How to parse html with saxparser (or other solution)

by tlegras » Sun, 03 Jan 2010 00:22:24 GMT

 Happy new year world :)

I want to parse an html page downloaded from a web server and have
pretty much trouble with that.
I am trying with saxparser, is there any better solution?

With sax i am trying to preprocess the page to make it xml compliant
(replace <br> with <br />), but i still have some troubles because of
errors in the page (a couple of mismatched tags and "&" in attributes
value iso &amp;).

Is there any way to make sax parser ignore these errors and keep on
parsing? i tryed to use ErrorHandler interface, but i could not catch

Any help would be welcome.


How to parse html with saxparser (or other solution)

by Kumar Bibek » Sun, 03 Jan 2010 00:37:06 GMT

 I guess you need to use a special HTML parse. Since, HTML pages are
not well-formed and are not XML compliant, using an XML parser will
not serve your purpose.

Search for any third party libraries.

Thanks and Regards,
Kumar Bibek


How to parse html with saxparser (or other solution)

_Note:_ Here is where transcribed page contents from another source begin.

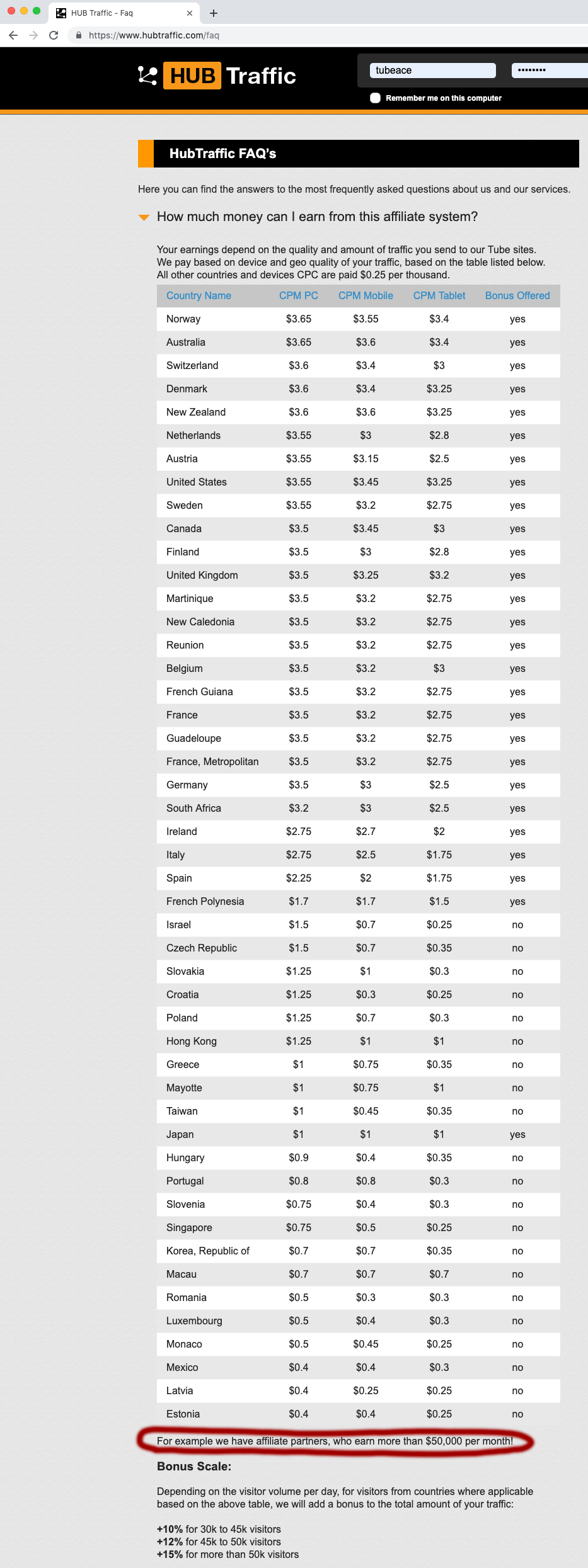 HUB Traffic - Faq

https://www.hubtraffic.com/faq

HUB Traffic

tubeace

••••••••

Remember me on this computer

HubTraffic FAQ's

Here you can find the answers to the most frequently asked questions about us and our services.

How much money can I earn from this affiliate system?

Your earnings depend on the quality and amount of traffic you send to our Tube sites. We pay based on device and geo quality of your traffic, based on the table listed below. All other countries and devices CPC are paid $0.25 per thousand.

| Country Name | CPM PC | CPM Mobile | CPM Tablet | Bonus Offered |
|---|---|---|---|---|
| Norway | $3.65 | $3.55 | $3.4 | yes |
| Australia | $3.65 | $3.6 | $3.4 | yes |
| Switzerland | $3.6 | $3.4 | $3 | yes |
| Denmark | $3.6 | $3.4 | $3.25 | yes |
| New Zealand | $3.6 | $3.6 | $3.25 | yes |
| Netherlands | $3.55 | $3 | $2.8 | yes |
| Austria | $3.55 | $3.15 | $2.5 | yes |
| United States | $3.55 | $3.45 | $3.25 | yes |
| Sweden | $3.55 | $3.2 | $2.75 | yes |
| Canada | $3.5 | $3.45 | $3 | yes |
| Finland | $3.5 | $3 | $2.8 | yes |
| United Kingdom | $3.5 | $3.25 | $3.2 | yes |
| Martinique | $3.5 | $3.2 | $2.75 | yes |
| New Caledonia | $3.5 | $3.2 | $2.75 | yes |
| Reunion | $3.5 | $3.2 | $2.75 | yes |
| Belgium | $3.5 | $3.2 | $3 | yes |
| French Guiana | $3.5 | $3.2 | $2.75 | yes |
| France | $3.5 | $3.2 | $2.75 | yes |
| Guadeloupe | $3.5 | $3.2 | $2.75 | yes |
| France, Metropolitan | $3.5 | $3.2 | $2.75 | yes |
| Germany | $3.5 | $3 | $2.5 | yes |
| South Africa | $3.2 | $3 | $2.5 | yes |
| Ireland | $2.75 | $2.7 | $2 | yes |
| Italy | $2.75 | $2.5 | $1.75 | yes |
| Spain | $2.25 | $2 | $1.75 | yes |
| French Polynesia | $1.7 | $1.7 | $1.5 | yes |
| Israel | $1.5 | $0.7 | $0.25 | no |
| Czech Republic | $1.5 | $0.7 | $0.35 | no |
| Slovakia | $1.25 | $1 | $0.3 | no |
| Croatia | $1.25 | $0.3 | $0.25 | no |
| Poland | $1.25 | $0.7 | $0.3 | no |
| Hong Kong | $1.25 | $1 | $1 | no |
| Greece | $1 | $0.75 | $0.35 | no |
| Mayotte | $1 | $0.75 | $1 | no |
| Taiwan | $1 | $0.45 | $0.35 | no |
| Japan | $1 | $1 | $1 | yes |
| Hungary | $0.9 | $0.4 | $0.35 | no |
| Portugal | $0.8 | $0.8 | $0.3 | no |
| Slovenia | $0.75 | $0.4 | $0.3 | no |
| Singapore | $0.75 | $0.5 | $0.25 | no |
| Korea, Republic of | $0.7 | $0.7 | $0.35 | no |
| Macau | $0.7 | $0.7 | $0.7 | no |
| Romania | $0.5 | $0.3 | $0.3 | no |
| Luxembourg | $0.5 | $0.4 | $0.3 | no |
| Monaco | $0.5 | $0.45 | $0.25 | no |
| Mexico | $0.4 | $0.4 | $0.3 | no |
| Latvia | $0.4 | $0.25 | $0.25 | no |
| Estonia | $0.4 | $0.4 | $0.25 | no |

For example we have affiliate partners, who earn more than $50,000 per month!

Bonus Scale:

Depending on the visitor volume per day, for visitors from countries where applicable based on the above table, we will add a bonus to the total amount of your traffic:

+10% for 30k to 45k visitors
+12% for 45k to 50k visitors
+15% for more than 50k visitors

by tlegras » Sun, 03 Jan 2010 02:37:01 GMT

 ok thanks i am trying nekohtml and currently trying to make it run but
with the minimal sample code (so using only provided
xercesMinimal.jar) i got this exception in my parse() function:

E/AndroidRuntime(  765): Uncaught handler: thread Thread-10 exiting
due to uncaught exception
E/AndroidRuntime(  765): java.lang.ExceptionInInitializerError
E/AndroidRuntime(  765):        at org.cyberneko.html.HTMLScanner
E/AndroidRuntime(  765):        at
E/AndroidRuntime(  765):        at
E/AndroidRuntime(  765):        at
E/AndroidRuntime(  765):        at
E/AndroidRuntime(  765): Caused by: java.lang.IllegalStateException:
Failed to create XercesBridge instance
E/AndroidRuntime(  765):        at
E/AndroidRuntime(  765):        at

Still invistigating, I will give feedback.



How to parse html with saxparser (or other solution)

by tlegras » Sun, 03 Jan 2010 19:44:40 GMT

 ok i got it. it seems the problem is that their xercesMinimal.jar does
not work. it tried it in a non android java project and had the same
problem. with the full xerces jar i can parse my html page even it has
several errors in it. Too bad the full xerces jar is 1.2Mo :(
Seems like a bug from nekohtml, i will repport in their mailing list.


How to parse html with saxparser (or other solution)

by jwei512 » Mon, 04 Jan 2010 14:52:29 GMT

 Another one you could try is HTML Cleaner (http://

I've made a few applications already that references this library and
it even supports XPATH to parse the HTML source

If you'd like to see some code snippets then let me know and I can
show you some.

- jwei 


How to parse html with saxparser (or other solution)

by tlegras » Mon, 04 Jan 2010 16:04:03 GMT

 Now nekohtml is working very fine for me so i probably won't change :)
But thank you for the link, it is a goldmine :) I found the
documentation miss such snippets.